== Selected text ==
[Start of Attachment]
An 8-K is the catch-all form companies file within four business days of any material event. Each disclosure is bucketed under a numbered Item. Knowing the bad ones lets you read a filing in 10 seconds.
Item 1.01 — Material Definitive Agreement
Used to disclose new financing agreements, including PIPE term sheets, ELOCs, and toxic notes. Read the exhibit list — the actual agreement is usually filed as Exhibit 10.x.
Item 3.02 — Unregistered Sales of Equity
Discloses share issuance under exemptions like Reg D. Look for the share count and consideration. Issuance to consultants or 'pursuant to a note conversion' on a micro-cap is almost always a dilution event.
Item 3.03 — Material Modification to Rights of Security Holders
Often used for reverse splits, preferred stock designations with super-voting rights, or dilution-protective warrant amendments. Always worth reading the exhibit.
Item 4.01 / 4.02 — Auditor changes / non-reliance on prior financials
4.01: auditor resigns or is replaced. 4.02: previously issued financials should no longer be relied upon. Both are serious; 4.02 is a 'sell first, ask questions later' signal at the small-cap level.
Item 5.02 — Director or officer departures
CFO resignations 'effective immediately' with no successor named are the highest-signal version. Sudden CEO exits in the same week as a financing 8-K are rarely a coincidence.
Item 8.01 — Other events
The dumping ground. Reverse-split ratios, dividend declarations, settlement announcements all land here. Worth a quick scan but rarely market-moving on its own unless paired with something else.
[End of Attachment]
== Supplied information ==
[Start of Attachment]
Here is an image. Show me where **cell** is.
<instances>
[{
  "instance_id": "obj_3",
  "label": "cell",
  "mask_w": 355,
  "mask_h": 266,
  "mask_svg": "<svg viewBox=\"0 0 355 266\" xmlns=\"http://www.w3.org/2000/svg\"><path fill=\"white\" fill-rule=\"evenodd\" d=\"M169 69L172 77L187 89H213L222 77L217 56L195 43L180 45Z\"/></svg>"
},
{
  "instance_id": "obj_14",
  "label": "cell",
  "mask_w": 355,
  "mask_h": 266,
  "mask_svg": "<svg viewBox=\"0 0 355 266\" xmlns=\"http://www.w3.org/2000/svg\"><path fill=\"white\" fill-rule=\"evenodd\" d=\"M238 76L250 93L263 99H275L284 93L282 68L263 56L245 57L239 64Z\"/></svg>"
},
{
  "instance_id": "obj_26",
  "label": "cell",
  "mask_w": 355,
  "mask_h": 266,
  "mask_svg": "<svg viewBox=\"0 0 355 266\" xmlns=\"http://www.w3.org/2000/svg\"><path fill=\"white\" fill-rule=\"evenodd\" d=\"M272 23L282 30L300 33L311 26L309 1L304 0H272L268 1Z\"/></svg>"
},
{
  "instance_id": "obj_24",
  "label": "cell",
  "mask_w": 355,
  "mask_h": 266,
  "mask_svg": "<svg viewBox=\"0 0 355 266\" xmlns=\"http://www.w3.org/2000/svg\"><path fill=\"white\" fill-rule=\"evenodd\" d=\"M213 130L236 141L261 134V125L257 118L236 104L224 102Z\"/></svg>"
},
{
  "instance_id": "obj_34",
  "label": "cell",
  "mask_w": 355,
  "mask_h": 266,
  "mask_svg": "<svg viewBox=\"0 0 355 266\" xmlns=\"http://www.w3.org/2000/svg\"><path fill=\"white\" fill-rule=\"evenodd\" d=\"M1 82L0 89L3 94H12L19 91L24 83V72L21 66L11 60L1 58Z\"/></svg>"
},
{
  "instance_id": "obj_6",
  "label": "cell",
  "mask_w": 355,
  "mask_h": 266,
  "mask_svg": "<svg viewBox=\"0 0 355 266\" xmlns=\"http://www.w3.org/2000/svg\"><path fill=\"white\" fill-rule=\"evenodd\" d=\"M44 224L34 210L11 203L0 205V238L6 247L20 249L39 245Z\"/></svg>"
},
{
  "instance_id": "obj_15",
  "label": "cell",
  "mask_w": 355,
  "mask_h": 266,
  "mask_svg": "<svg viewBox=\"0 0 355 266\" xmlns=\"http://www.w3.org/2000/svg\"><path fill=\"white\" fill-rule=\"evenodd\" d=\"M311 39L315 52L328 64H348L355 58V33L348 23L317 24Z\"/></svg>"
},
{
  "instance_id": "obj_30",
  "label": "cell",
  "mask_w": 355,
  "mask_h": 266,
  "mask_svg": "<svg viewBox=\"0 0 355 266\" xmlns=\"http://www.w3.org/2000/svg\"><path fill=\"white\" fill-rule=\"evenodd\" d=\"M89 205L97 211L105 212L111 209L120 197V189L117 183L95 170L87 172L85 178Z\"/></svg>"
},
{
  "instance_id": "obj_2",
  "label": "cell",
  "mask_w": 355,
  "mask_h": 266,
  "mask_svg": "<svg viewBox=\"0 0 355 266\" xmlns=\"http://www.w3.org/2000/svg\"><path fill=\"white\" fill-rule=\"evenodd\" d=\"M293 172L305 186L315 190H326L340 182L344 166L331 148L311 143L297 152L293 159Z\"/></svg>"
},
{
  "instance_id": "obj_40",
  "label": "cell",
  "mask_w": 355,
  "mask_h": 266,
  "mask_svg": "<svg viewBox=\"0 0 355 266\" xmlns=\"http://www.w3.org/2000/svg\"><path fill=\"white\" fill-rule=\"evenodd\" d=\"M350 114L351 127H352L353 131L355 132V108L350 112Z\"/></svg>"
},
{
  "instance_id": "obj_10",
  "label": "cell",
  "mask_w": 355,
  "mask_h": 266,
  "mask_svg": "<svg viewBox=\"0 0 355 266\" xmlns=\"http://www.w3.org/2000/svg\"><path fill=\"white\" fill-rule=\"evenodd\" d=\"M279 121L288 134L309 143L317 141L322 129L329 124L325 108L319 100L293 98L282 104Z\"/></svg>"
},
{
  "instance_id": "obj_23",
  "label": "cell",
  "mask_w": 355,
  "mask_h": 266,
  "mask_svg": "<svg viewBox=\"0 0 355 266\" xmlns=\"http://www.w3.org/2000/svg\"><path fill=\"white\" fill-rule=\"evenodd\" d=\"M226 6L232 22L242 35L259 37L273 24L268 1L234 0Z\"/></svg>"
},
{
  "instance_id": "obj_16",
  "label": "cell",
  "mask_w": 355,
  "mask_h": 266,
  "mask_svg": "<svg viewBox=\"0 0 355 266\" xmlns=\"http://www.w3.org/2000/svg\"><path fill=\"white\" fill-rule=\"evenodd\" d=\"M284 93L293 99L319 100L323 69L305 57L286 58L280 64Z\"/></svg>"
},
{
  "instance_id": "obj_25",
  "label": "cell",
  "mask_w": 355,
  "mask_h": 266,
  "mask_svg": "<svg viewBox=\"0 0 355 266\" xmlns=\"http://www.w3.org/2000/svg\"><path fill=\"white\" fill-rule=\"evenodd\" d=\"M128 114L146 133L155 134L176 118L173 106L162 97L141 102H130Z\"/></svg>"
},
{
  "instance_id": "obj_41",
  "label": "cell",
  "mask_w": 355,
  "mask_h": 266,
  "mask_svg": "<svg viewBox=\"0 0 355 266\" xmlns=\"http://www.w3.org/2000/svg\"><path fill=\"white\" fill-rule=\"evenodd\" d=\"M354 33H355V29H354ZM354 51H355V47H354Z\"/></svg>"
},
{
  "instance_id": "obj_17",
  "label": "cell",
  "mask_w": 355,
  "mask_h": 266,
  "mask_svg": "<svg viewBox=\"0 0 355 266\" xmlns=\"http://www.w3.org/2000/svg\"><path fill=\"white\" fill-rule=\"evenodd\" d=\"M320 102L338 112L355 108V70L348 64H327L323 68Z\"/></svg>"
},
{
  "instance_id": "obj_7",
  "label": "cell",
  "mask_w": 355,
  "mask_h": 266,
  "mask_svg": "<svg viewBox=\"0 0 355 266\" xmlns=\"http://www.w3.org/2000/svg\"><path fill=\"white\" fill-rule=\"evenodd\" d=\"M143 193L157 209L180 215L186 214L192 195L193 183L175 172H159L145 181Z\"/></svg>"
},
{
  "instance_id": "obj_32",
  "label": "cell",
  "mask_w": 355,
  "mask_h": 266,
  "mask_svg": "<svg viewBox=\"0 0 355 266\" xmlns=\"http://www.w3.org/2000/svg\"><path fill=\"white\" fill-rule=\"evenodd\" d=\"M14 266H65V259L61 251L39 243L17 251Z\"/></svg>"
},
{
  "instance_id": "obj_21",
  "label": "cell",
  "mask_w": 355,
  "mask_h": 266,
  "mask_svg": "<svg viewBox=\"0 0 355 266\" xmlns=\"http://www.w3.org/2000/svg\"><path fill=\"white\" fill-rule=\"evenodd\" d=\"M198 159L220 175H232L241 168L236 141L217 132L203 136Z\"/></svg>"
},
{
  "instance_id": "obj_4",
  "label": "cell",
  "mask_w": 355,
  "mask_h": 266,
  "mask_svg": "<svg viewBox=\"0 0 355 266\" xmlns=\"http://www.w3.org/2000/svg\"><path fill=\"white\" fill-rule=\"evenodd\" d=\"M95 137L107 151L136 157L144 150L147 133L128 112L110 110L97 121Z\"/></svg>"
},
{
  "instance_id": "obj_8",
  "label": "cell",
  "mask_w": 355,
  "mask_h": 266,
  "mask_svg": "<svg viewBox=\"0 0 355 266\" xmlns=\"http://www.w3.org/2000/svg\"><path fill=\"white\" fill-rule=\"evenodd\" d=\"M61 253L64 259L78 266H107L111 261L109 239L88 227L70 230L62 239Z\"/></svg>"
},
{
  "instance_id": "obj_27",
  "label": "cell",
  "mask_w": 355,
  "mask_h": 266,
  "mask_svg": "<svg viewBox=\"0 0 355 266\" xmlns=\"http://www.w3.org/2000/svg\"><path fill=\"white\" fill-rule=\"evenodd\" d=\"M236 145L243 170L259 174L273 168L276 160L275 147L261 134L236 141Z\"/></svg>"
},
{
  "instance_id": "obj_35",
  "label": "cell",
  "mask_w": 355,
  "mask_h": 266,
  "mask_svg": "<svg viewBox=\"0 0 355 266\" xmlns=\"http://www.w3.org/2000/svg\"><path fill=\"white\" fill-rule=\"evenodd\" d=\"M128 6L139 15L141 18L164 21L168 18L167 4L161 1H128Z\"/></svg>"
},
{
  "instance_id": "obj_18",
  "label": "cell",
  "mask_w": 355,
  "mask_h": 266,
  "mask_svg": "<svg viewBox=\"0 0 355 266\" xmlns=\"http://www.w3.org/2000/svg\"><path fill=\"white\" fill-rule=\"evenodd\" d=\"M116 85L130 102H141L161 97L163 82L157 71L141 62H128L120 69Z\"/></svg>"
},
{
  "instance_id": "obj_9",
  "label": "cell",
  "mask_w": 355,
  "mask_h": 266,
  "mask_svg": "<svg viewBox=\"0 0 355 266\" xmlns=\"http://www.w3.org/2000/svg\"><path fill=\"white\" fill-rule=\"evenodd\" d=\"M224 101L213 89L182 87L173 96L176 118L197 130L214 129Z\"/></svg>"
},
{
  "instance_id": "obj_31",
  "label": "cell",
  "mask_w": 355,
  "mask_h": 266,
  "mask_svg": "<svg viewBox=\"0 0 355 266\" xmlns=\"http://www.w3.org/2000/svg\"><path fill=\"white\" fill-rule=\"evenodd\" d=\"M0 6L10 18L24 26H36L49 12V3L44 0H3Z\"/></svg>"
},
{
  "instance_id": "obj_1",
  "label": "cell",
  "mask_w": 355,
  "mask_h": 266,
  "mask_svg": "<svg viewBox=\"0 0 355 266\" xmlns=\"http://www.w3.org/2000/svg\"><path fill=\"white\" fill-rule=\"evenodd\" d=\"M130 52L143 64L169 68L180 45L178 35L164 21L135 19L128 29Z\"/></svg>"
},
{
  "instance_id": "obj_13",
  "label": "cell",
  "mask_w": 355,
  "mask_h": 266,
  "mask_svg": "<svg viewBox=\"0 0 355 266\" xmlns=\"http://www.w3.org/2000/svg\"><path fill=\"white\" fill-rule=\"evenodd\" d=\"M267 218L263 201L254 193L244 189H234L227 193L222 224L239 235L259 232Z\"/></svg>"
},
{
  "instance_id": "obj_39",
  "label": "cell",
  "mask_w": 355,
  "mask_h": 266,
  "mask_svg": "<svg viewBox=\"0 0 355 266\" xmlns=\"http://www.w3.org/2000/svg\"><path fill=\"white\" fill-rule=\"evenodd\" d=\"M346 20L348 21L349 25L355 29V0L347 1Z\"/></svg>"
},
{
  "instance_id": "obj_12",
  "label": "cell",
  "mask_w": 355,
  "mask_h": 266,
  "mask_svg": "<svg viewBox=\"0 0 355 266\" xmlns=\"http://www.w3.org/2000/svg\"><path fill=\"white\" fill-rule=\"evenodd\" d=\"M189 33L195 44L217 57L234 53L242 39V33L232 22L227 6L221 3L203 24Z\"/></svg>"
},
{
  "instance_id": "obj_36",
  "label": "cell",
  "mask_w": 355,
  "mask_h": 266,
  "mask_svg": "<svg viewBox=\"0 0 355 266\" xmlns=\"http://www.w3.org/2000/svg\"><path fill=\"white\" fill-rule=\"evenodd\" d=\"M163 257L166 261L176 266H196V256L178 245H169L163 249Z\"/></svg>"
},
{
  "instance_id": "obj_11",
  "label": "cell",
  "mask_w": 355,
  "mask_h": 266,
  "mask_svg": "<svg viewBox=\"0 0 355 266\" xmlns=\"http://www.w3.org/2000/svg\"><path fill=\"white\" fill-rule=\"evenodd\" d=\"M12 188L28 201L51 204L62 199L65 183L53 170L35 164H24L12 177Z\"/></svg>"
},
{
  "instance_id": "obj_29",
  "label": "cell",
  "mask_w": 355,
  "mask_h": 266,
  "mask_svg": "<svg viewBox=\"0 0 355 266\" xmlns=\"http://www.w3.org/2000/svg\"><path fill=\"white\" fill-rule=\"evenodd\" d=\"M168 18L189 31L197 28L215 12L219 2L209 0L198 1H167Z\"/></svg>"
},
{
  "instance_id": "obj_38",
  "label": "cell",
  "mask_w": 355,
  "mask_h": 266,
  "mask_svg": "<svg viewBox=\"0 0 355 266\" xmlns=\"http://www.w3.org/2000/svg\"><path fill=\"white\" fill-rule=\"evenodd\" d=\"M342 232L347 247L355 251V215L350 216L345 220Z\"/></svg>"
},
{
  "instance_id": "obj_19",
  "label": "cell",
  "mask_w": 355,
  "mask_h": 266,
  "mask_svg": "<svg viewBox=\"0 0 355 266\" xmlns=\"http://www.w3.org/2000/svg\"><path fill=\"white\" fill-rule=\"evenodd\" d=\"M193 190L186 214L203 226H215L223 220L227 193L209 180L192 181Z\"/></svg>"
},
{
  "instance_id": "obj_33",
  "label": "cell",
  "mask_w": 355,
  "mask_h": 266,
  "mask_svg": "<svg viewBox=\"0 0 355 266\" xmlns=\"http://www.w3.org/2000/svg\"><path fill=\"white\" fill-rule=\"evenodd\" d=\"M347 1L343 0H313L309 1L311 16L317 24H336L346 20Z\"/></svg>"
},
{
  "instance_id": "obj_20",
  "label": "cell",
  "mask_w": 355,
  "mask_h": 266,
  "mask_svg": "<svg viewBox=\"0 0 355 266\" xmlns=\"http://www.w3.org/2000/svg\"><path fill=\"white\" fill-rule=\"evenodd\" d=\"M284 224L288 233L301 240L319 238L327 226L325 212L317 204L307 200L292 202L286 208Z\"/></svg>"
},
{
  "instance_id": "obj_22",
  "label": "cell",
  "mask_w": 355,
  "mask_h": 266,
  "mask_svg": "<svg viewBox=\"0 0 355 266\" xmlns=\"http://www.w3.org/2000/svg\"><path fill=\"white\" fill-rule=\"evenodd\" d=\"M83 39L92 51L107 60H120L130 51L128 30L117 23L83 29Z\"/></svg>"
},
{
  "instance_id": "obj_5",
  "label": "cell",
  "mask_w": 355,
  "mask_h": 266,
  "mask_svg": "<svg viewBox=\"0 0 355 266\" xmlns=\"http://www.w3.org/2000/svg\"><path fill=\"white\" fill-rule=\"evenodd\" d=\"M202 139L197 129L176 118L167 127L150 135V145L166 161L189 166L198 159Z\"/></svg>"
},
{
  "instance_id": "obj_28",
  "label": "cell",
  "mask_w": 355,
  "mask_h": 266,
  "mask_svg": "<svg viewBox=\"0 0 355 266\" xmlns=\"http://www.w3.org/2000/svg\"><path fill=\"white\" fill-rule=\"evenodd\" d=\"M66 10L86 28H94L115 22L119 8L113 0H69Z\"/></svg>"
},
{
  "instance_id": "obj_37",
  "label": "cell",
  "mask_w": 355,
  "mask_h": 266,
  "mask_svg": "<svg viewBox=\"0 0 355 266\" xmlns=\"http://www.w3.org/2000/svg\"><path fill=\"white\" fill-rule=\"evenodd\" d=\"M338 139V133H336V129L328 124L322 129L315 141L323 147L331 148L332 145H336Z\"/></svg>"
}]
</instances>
[End of Attachment]
== Task prompt ==
Copy the text on 8-K items from "Item 3.02 —" to "a dilution event.", renaming "consultants" as "advisers". The records are separate from the text on 8-K items.

== Solution to the exercise ==
Item 3.02 — Unregistered Sales of Equity
Discloses share issuance under exemptions like Reg D. Look for the share count and consideration. Issuance to advisers or 'pursuant to a note conversion' on a micro-cap is almost always a dilution event.